VERA-ARAB: unveiling the Arabic tweets credibility by constructing balanced news dataset for veracity analysis

Mohamed A Mostafa; Ahmad Almogren

doi:10.7717/peerj-cs.2432

VERA-ARAB: unveiling the Arabic tweets credibility by constructing balanced news dataset for veracity analysis

PeerJ Comput Sci. 2024 Oct 30:10:e2432. doi: 10.7717/peerj-cs.2432. eCollection 2024.

Authors

Mohamed A Mostafa¹, Ahmad Almogren²

Affiliations

¹ Department of Computer Science, College of Computer and Information Sciences, King Saud University, Riyadh, Saudi Arabia.
² Chair of Cyber Security, Department of Computer Science, College of Computer and Information Sciences, King Saud University, Riyadh, Saudi Arabia.

Abstract

The proliferation of fake news on social media platforms necessitates the development of reliable datasets for effective fake news detection and veracity analysis. In this article, we introduce a veracity dataset of Arabic tweets called "VERA-ARAB", a pioneering large-scale dataset designed to enhance fake news detection in Arabic tweets. VERA-ARAB is a balanced, multi-domain, and multi-dialectal dataset, containing both fake and true news, meticulously verified by fact-checking experts from Misbar. Comprising approximately 20,000 tweets from 13,000 distinct users and covering 884 different claims, the dataset includes detailed information such as news text, user details, and spatiotemporal data, spanning diverse domains like sports and politics. We leveraged the X API to retrieve and structure the dataset, providing a comprehensive data dictionary to describe the raw data and conducting a thorough statistical descriptive analysis. This analysis reveals insightful patterns and distributions, visualized according to data type and nature. We also evaluated the dataset using multiple machine learning classification models, exploring various social and textual features. Our findings indicate promising results, particularly with textual features, underscoring the dataset's potential for enhancing fake news detection. Furthermore, we outline future work aimed at expanding VERA-ARAB to establish it as a benchmark for Arabic tweets in fake news detection. We also discuss other potential applications that could leverage the VERA-ARAB dataset, emphasizing its value and versatility for advancing the field of fake news detection in Arabic social media. Potential applications include user veracity assessment, topic modeling, and named entity recognition, demonstrating the dataset's wide-ranging utility for broader research in information quality management on social media.

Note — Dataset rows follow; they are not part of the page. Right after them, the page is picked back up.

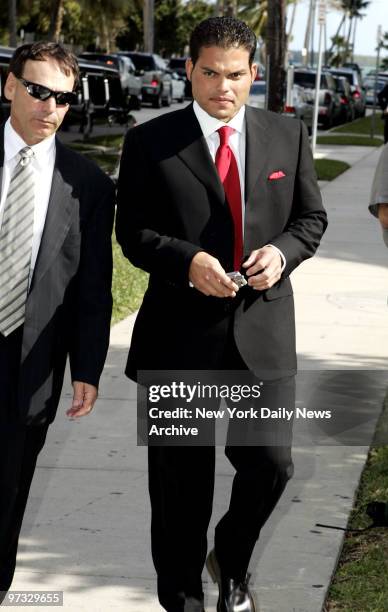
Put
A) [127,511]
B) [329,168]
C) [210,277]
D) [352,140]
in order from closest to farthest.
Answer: [210,277] → [127,511] → [329,168] → [352,140]

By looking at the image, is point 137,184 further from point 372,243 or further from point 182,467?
point 372,243

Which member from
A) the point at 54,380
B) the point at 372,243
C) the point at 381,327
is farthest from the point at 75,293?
the point at 372,243

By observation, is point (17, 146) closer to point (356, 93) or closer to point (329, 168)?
point (329, 168)

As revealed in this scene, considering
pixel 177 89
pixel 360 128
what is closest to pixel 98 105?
pixel 360 128

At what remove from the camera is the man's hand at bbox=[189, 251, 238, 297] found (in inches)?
156

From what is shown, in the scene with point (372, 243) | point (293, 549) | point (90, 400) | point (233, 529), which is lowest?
point (372, 243)

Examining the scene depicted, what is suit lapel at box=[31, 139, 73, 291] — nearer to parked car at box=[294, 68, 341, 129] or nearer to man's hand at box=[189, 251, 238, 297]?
man's hand at box=[189, 251, 238, 297]

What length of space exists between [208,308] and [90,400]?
50 centimetres

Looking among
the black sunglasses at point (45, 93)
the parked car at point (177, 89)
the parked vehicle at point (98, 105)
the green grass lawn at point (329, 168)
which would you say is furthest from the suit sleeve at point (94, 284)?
the parked car at point (177, 89)

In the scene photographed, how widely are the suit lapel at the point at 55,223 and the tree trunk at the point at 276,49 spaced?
19.4 m

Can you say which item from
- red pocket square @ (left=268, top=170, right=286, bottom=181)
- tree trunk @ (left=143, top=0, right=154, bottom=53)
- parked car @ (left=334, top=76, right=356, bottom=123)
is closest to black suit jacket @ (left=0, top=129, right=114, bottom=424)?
red pocket square @ (left=268, top=170, right=286, bottom=181)

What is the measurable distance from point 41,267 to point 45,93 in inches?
21.8

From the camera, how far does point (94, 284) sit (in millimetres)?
4160

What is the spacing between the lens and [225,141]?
423 centimetres
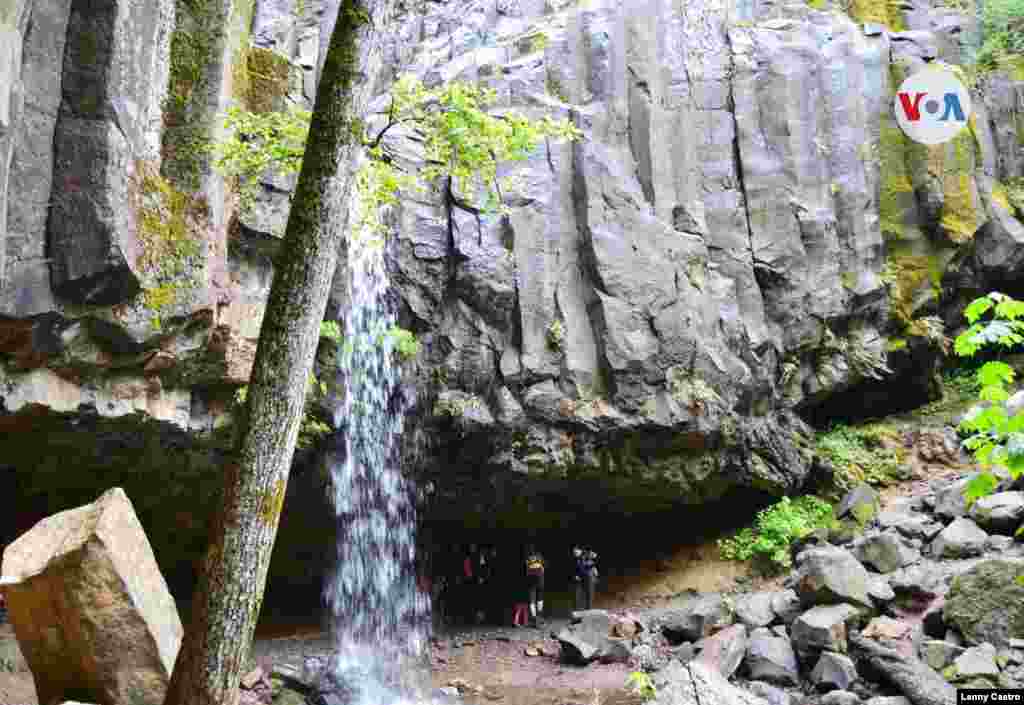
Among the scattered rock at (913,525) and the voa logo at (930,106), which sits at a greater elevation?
the voa logo at (930,106)

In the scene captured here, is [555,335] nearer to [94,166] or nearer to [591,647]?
[591,647]

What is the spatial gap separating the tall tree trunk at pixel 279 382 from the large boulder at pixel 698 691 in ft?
12.5

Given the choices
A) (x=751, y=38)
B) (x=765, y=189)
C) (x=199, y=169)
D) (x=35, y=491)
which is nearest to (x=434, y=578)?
(x=35, y=491)

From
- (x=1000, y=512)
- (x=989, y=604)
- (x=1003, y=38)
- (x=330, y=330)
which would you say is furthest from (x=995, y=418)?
(x=1003, y=38)

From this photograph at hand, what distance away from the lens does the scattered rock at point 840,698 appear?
9625 millimetres

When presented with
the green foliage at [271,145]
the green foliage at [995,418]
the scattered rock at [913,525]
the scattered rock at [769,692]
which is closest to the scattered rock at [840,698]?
the scattered rock at [769,692]

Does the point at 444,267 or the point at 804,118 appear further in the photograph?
the point at 804,118

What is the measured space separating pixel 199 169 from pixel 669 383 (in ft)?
29.0

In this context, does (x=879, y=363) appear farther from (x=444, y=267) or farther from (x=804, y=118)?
(x=444, y=267)

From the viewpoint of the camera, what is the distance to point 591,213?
14969 millimetres

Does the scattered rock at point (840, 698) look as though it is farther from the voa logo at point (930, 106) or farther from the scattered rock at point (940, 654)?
the voa logo at point (930, 106)

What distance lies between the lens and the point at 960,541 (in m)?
13.2

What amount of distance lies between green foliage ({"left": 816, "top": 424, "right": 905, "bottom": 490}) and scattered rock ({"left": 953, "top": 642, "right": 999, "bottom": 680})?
25.4 ft

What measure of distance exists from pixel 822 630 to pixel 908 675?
1.41 metres
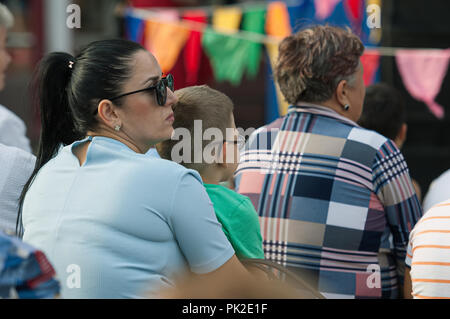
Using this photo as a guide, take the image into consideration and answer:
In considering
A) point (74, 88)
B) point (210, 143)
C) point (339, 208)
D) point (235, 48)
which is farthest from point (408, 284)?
point (235, 48)

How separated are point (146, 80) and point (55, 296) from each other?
702mm

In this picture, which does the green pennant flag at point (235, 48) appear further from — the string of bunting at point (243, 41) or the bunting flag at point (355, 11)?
the bunting flag at point (355, 11)

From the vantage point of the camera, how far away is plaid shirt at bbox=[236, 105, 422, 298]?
1968mm

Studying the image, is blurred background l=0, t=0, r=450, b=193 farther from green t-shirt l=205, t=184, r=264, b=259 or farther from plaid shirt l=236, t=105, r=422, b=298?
green t-shirt l=205, t=184, r=264, b=259

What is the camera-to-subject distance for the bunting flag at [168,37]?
509cm

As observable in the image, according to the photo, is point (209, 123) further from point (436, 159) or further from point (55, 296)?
point (436, 159)

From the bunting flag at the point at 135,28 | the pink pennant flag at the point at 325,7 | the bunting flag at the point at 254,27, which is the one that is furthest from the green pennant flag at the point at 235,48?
the bunting flag at the point at 135,28

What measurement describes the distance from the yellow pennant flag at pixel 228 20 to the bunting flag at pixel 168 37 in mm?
277

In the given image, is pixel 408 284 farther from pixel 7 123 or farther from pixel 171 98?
pixel 7 123

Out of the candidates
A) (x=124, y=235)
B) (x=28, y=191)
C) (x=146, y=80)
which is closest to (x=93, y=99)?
(x=146, y=80)

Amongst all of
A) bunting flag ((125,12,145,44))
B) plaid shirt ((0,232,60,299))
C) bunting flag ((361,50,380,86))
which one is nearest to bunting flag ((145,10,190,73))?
bunting flag ((125,12,145,44))

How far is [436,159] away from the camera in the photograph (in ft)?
17.8

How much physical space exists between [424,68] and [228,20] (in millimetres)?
1616

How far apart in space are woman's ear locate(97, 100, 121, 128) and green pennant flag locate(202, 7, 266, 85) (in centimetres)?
346
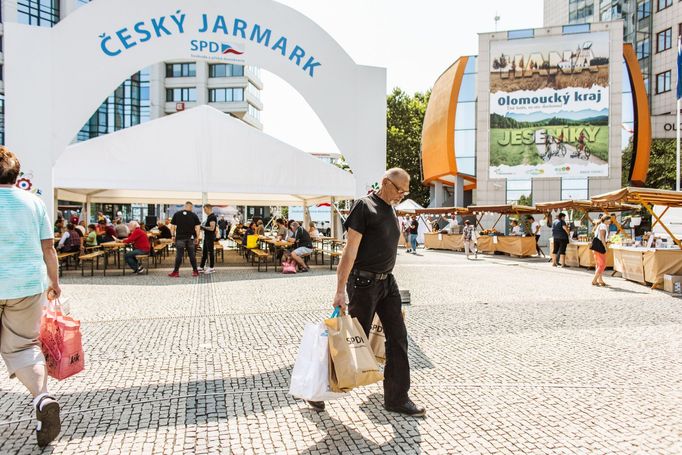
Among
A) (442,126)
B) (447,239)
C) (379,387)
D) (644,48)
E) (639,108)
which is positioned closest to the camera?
(379,387)

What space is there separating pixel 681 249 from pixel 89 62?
1406 cm

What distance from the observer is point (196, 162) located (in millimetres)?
12594

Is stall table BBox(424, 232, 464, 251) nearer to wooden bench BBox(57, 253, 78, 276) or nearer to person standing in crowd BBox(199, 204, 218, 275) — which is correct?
person standing in crowd BBox(199, 204, 218, 275)

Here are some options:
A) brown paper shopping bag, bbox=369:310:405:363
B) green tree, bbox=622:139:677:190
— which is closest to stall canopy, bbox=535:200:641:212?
brown paper shopping bag, bbox=369:310:405:363

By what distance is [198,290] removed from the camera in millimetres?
9953

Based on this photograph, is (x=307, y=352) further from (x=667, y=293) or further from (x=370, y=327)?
(x=667, y=293)

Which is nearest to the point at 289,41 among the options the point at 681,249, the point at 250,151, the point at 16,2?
the point at 250,151

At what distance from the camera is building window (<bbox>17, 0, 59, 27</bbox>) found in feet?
132

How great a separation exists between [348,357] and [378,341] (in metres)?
0.63

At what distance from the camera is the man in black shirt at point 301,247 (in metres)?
13.3

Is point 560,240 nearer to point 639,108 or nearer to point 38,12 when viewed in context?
point 639,108

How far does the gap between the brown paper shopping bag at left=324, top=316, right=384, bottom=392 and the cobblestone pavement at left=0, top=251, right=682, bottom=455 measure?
361 millimetres

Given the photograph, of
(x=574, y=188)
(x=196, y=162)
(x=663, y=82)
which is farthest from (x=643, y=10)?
(x=196, y=162)

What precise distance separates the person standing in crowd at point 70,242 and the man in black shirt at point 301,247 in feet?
17.4
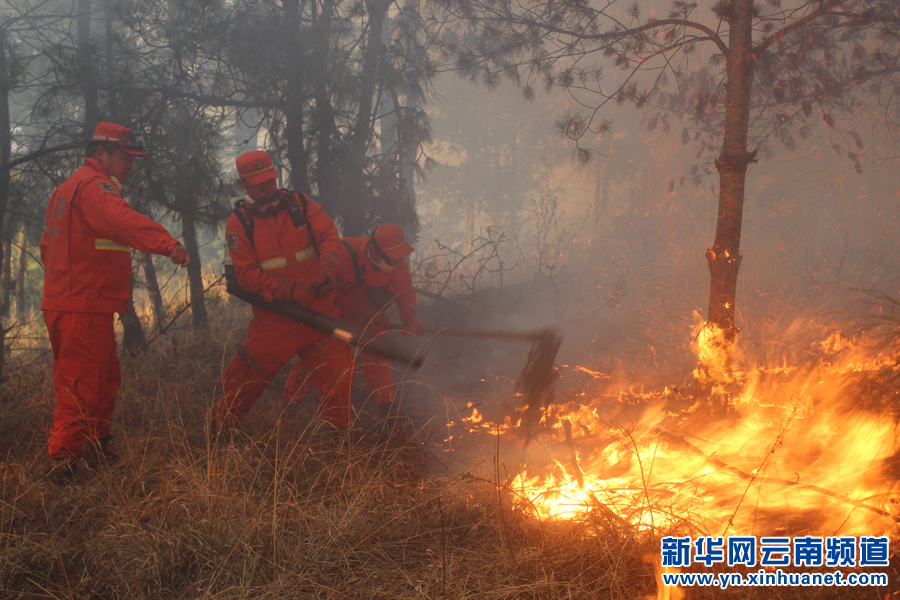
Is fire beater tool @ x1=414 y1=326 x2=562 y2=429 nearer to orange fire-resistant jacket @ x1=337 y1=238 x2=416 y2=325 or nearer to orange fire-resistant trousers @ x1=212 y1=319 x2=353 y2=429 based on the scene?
orange fire-resistant trousers @ x1=212 y1=319 x2=353 y2=429

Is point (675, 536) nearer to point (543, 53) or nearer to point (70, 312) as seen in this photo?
point (70, 312)

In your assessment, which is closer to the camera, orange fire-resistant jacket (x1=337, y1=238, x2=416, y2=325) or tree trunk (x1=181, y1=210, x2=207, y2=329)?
orange fire-resistant jacket (x1=337, y1=238, x2=416, y2=325)

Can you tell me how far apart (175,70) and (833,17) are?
7.08 metres

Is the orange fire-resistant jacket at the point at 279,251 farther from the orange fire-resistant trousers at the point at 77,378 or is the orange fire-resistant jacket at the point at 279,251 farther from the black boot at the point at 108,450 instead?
the black boot at the point at 108,450

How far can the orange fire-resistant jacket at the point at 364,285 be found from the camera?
191 inches

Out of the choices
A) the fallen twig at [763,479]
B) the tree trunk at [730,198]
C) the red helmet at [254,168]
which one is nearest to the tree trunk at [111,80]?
the red helmet at [254,168]

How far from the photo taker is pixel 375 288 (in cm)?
502

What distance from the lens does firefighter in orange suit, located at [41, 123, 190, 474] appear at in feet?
11.1

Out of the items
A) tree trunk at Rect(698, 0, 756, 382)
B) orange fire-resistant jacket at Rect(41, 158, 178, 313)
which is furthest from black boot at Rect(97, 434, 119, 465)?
tree trunk at Rect(698, 0, 756, 382)

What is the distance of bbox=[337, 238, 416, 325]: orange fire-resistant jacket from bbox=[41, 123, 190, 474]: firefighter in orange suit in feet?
5.45

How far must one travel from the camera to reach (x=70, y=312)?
11.3ft

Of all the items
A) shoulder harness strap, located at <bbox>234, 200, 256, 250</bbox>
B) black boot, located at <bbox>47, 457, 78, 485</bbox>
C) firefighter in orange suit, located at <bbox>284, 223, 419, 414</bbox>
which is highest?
shoulder harness strap, located at <bbox>234, 200, 256, 250</bbox>

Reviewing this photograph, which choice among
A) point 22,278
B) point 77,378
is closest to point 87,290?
point 77,378

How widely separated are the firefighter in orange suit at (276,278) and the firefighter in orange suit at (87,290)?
2.46 feet
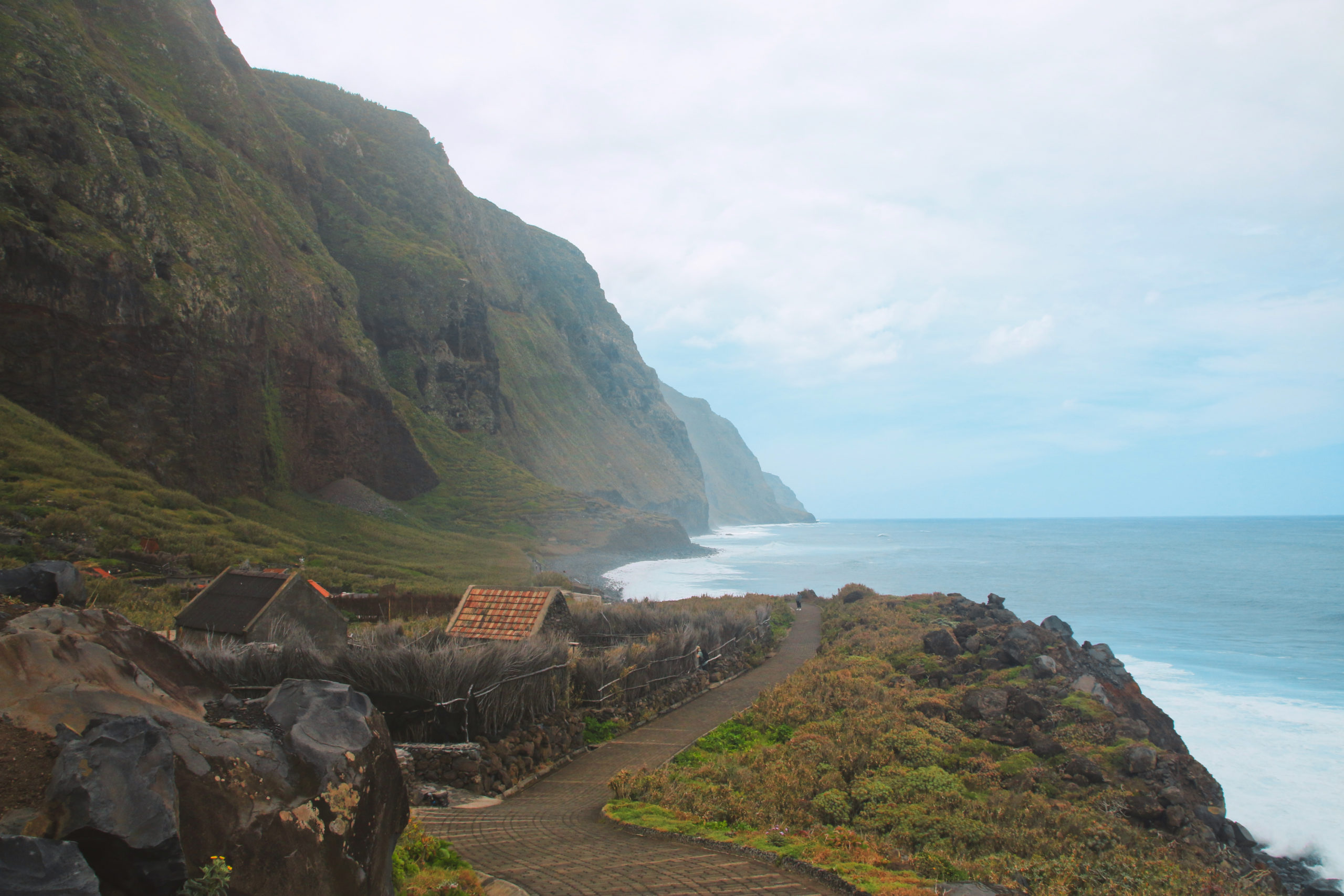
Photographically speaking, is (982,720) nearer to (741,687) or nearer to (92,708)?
(741,687)

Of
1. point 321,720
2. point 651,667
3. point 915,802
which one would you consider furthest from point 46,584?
point 915,802

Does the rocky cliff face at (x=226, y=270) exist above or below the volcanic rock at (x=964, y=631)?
above

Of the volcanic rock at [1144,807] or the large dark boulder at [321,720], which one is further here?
the volcanic rock at [1144,807]

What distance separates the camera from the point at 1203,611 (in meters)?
48.2

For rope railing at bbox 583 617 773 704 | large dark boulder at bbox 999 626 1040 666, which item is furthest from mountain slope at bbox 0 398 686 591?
large dark boulder at bbox 999 626 1040 666

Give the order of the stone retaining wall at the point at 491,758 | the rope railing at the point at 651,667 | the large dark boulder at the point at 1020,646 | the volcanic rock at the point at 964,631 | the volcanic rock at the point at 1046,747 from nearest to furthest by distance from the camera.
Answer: the stone retaining wall at the point at 491,758
the volcanic rock at the point at 1046,747
the rope railing at the point at 651,667
the large dark boulder at the point at 1020,646
the volcanic rock at the point at 964,631

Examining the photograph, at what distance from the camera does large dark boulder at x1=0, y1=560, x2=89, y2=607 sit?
8.84 metres

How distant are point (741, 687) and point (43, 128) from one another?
1401 inches

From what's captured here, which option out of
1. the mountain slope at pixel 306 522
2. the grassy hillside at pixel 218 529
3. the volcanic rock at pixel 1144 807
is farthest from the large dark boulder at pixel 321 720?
the mountain slope at pixel 306 522

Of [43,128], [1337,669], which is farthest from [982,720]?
[43,128]

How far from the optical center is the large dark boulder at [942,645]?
18.3 meters

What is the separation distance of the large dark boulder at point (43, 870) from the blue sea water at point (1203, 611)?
1824cm

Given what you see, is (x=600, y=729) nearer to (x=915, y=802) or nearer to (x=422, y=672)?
(x=422, y=672)

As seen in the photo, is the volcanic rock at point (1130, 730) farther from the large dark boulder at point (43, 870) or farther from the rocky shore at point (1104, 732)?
the large dark boulder at point (43, 870)
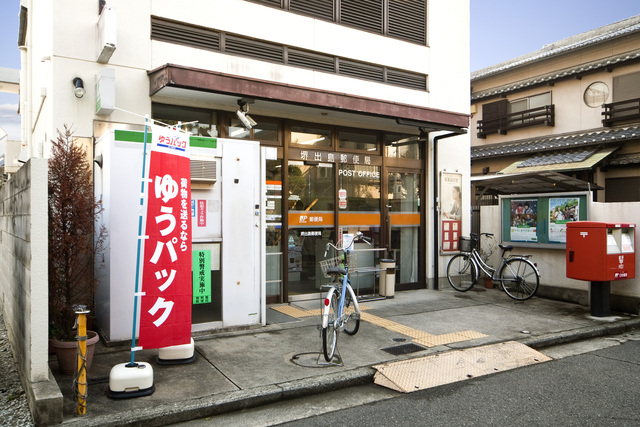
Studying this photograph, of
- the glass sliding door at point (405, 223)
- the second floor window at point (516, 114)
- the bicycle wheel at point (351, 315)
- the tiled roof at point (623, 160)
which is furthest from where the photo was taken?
the second floor window at point (516, 114)

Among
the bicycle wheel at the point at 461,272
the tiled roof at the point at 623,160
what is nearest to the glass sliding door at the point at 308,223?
the bicycle wheel at the point at 461,272

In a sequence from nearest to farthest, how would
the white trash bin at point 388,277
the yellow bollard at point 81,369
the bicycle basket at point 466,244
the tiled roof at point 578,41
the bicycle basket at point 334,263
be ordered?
the yellow bollard at point 81,369 → the bicycle basket at point 334,263 → the white trash bin at point 388,277 → the bicycle basket at point 466,244 → the tiled roof at point 578,41

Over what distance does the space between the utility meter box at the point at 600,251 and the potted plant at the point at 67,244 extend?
767 centimetres

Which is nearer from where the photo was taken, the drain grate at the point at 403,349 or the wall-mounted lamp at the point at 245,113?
the drain grate at the point at 403,349

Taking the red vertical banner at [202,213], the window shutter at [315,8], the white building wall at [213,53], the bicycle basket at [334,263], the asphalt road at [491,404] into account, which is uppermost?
the window shutter at [315,8]

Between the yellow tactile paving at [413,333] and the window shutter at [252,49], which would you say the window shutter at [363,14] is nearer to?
the window shutter at [252,49]

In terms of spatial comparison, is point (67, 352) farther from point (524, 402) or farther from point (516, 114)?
point (516, 114)

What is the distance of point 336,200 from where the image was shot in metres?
9.60

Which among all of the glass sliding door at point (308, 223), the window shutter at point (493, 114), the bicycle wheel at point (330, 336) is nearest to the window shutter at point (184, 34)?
the glass sliding door at point (308, 223)

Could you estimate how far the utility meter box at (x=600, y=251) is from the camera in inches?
316

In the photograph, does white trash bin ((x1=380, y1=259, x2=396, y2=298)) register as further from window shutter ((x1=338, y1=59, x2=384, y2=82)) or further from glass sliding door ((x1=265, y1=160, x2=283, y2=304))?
window shutter ((x1=338, y1=59, x2=384, y2=82))

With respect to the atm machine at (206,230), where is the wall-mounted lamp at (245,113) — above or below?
above

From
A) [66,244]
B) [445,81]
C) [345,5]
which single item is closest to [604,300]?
[445,81]

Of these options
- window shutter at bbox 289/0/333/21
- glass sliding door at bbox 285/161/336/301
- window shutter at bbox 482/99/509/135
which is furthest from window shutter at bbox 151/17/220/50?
window shutter at bbox 482/99/509/135
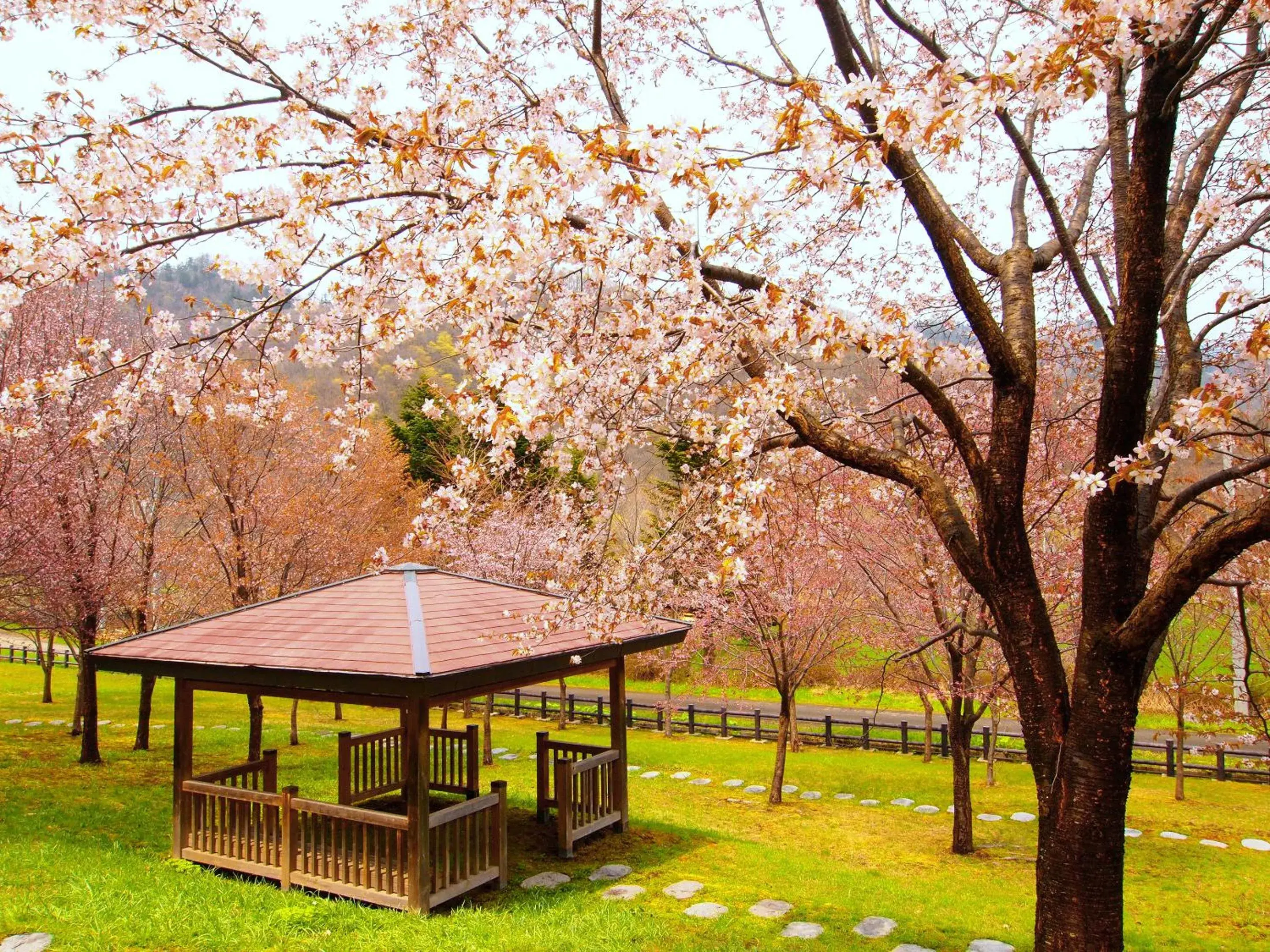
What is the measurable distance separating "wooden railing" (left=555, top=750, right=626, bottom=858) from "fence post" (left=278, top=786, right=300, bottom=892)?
2.36 metres

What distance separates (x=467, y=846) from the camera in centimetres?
708

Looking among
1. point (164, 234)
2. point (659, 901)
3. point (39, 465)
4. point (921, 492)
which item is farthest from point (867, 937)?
point (39, 465)

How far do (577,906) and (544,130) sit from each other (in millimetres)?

Keywords: Arabic dataset; Fake news; Named entity recognition; Social computing; Social media; Topic classification.

Publication types

News

Grants and funding

This work was supported by the Deanship of Scientific Research at King Saud University, Riyadh, Saudi Arabia through the Vice Deanship of Scientific Research Chairs: Chair of Cyber Security. The funders had no role in study design, data collection and analysis, decision to publish, or preparation of the manuscript.